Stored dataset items
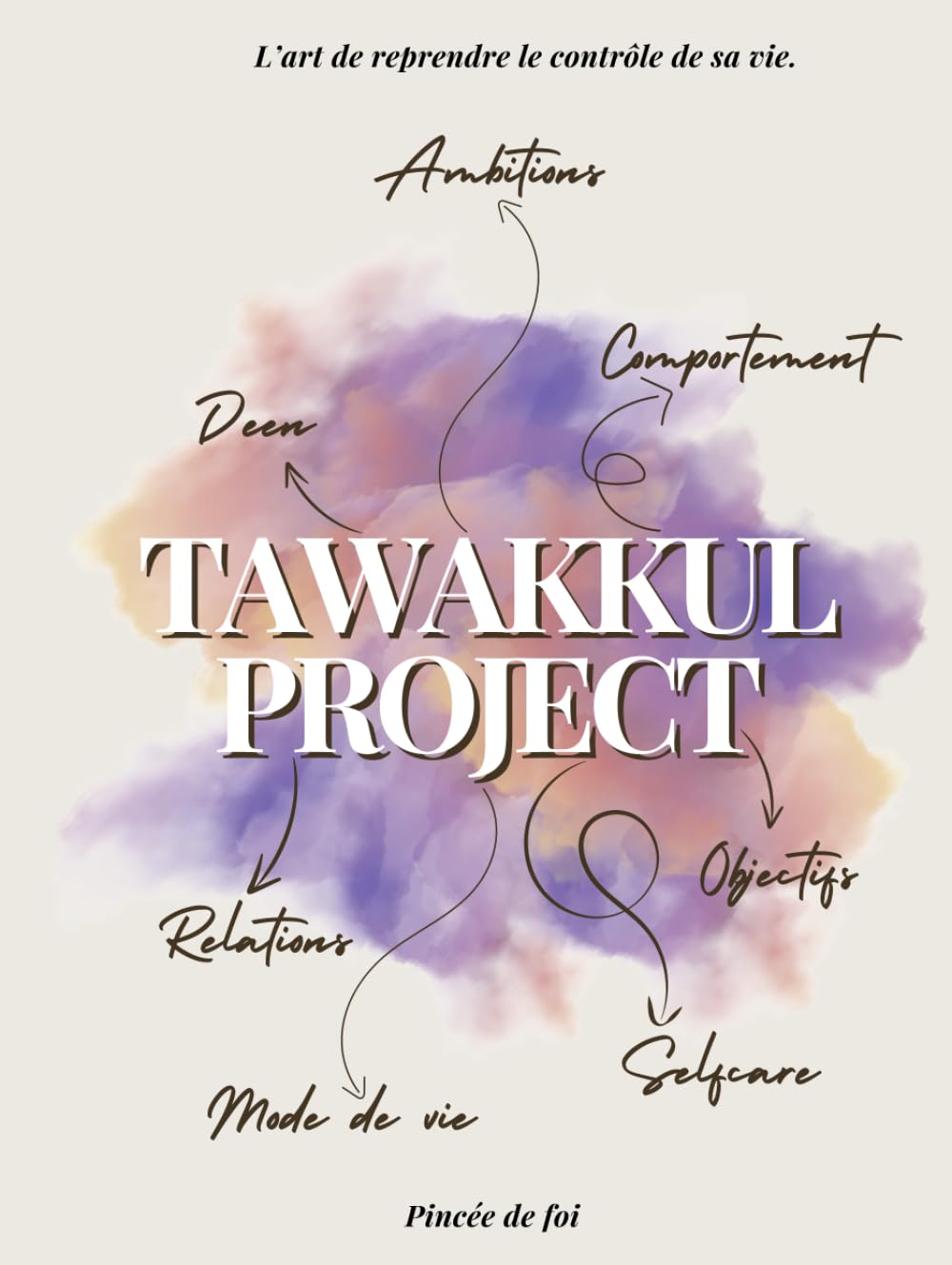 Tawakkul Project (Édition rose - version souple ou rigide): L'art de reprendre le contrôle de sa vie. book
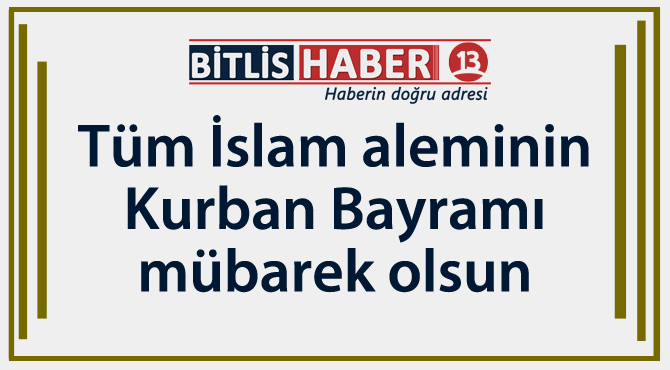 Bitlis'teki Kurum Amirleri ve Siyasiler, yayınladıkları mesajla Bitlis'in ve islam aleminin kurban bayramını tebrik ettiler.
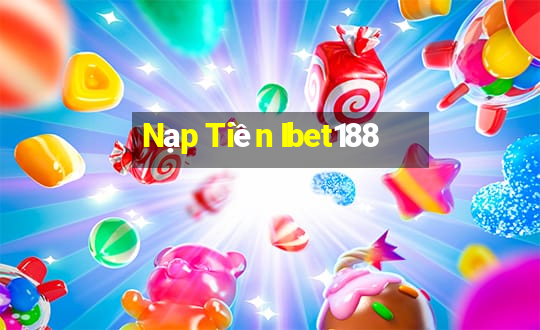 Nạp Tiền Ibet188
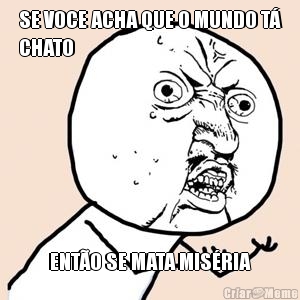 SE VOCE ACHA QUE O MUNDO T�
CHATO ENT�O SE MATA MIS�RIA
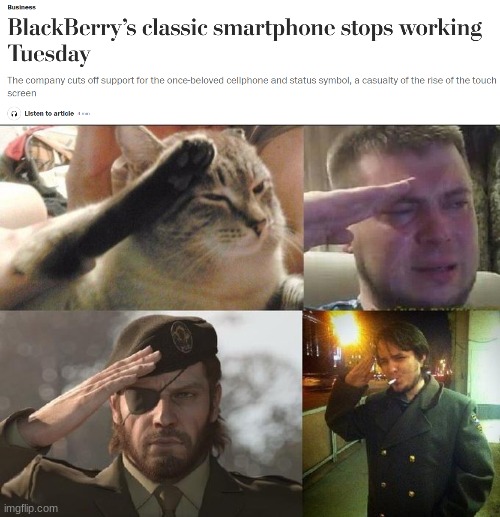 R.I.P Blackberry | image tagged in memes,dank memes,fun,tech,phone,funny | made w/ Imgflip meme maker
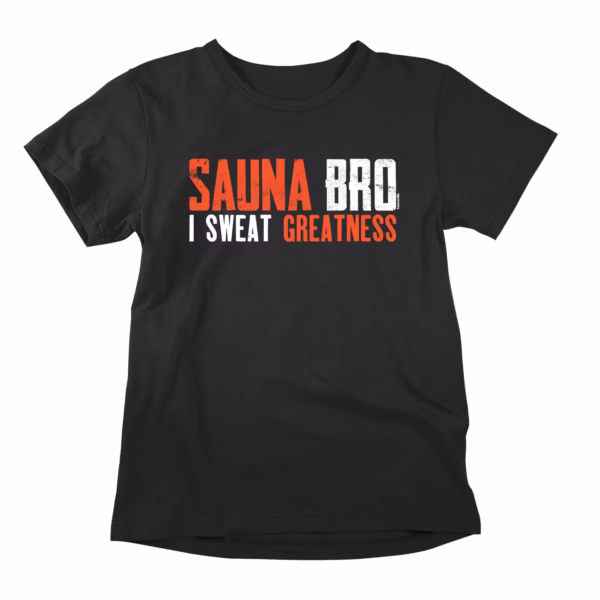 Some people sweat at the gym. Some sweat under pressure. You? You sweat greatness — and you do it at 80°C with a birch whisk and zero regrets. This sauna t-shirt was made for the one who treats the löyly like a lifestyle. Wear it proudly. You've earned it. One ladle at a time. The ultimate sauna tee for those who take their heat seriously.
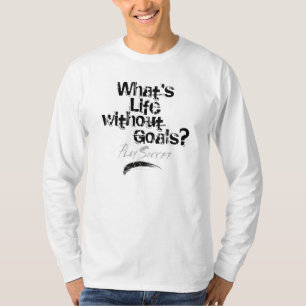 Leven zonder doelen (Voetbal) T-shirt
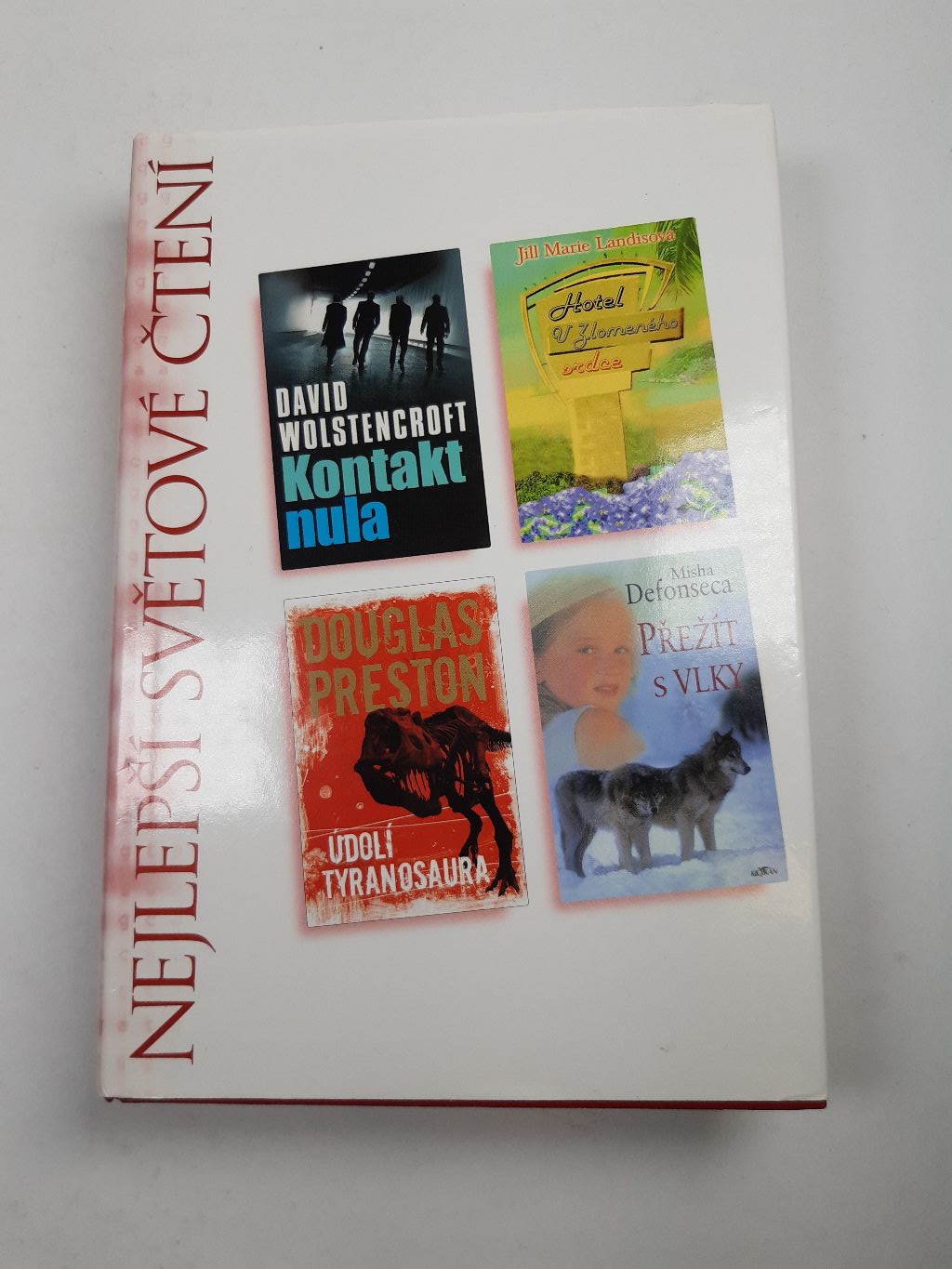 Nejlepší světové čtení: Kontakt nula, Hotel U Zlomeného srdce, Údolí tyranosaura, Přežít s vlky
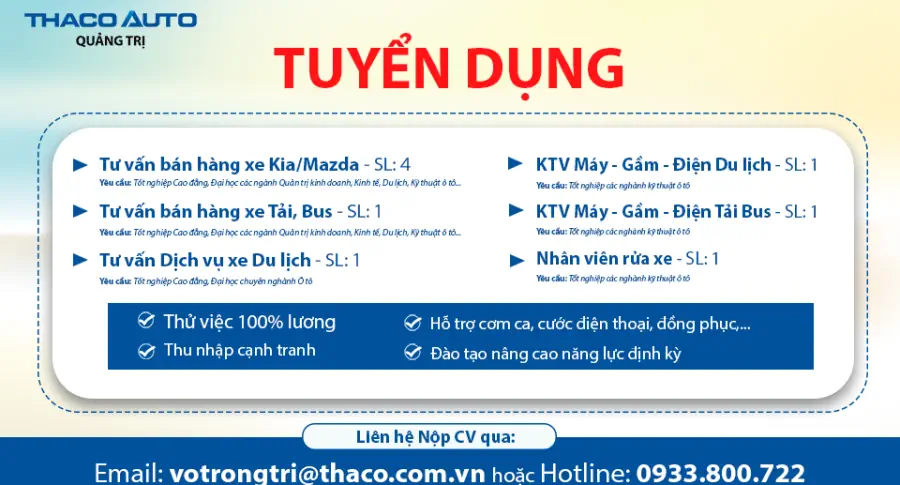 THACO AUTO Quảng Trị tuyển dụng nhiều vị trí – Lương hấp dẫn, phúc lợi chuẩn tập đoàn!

◆ PROBLEM TO SOLVE ◆
Edit all of the entries above so that each occurrence of "sauna" reads "steam" instead, leaving every other word unchanged. Reproduce the text of the entries without the pictures.

◆ TASK RESULT ◆
 Tawakkul Project (Édition rose - version souple ou rigide): L'art de reprendre le contrôle de sa vie. book
 Bitlis'teki Kurum Amirleri ve Siyasiler, yayınladıkları mesajla Bitlis'in ve islam aleminin kurban bayramını tebrik ettiler.
 Nạp Tiền Ibet188
 SE VOCE ACHA QUE O MUNDO T�
CHATO ENT�O SE MATA MIS�RIA
 R.I.P Blackberry | image tagged in memes,dank memes,fun,tech,phone,funny | made w/ Imgflip meme maker
 Some people sweat at the gym. Some sweat under pressure. You? You sweat greatness — and you do it at 80°C with a birch whisk and zero regrets. This steam t-shirt was made for the one who treats the löyly like a lifestyle. Wear it proudly. You've earned it. One ladle at a time. The ultimate steam tee for those who take their heat seriously.
 Leven zonder doelen (Voetbal) T-shirt
 Nejlepší světové čtení: Kontakt nula, Hotel U Zlomeného srdce, Údolí tyranosaura, Přežít s vlky
 THACO AUTO Quảng Trị tuyển dụng nhiều vị trí – Lương hấp dẫn, phúc lợi chuẩn tập đoàn!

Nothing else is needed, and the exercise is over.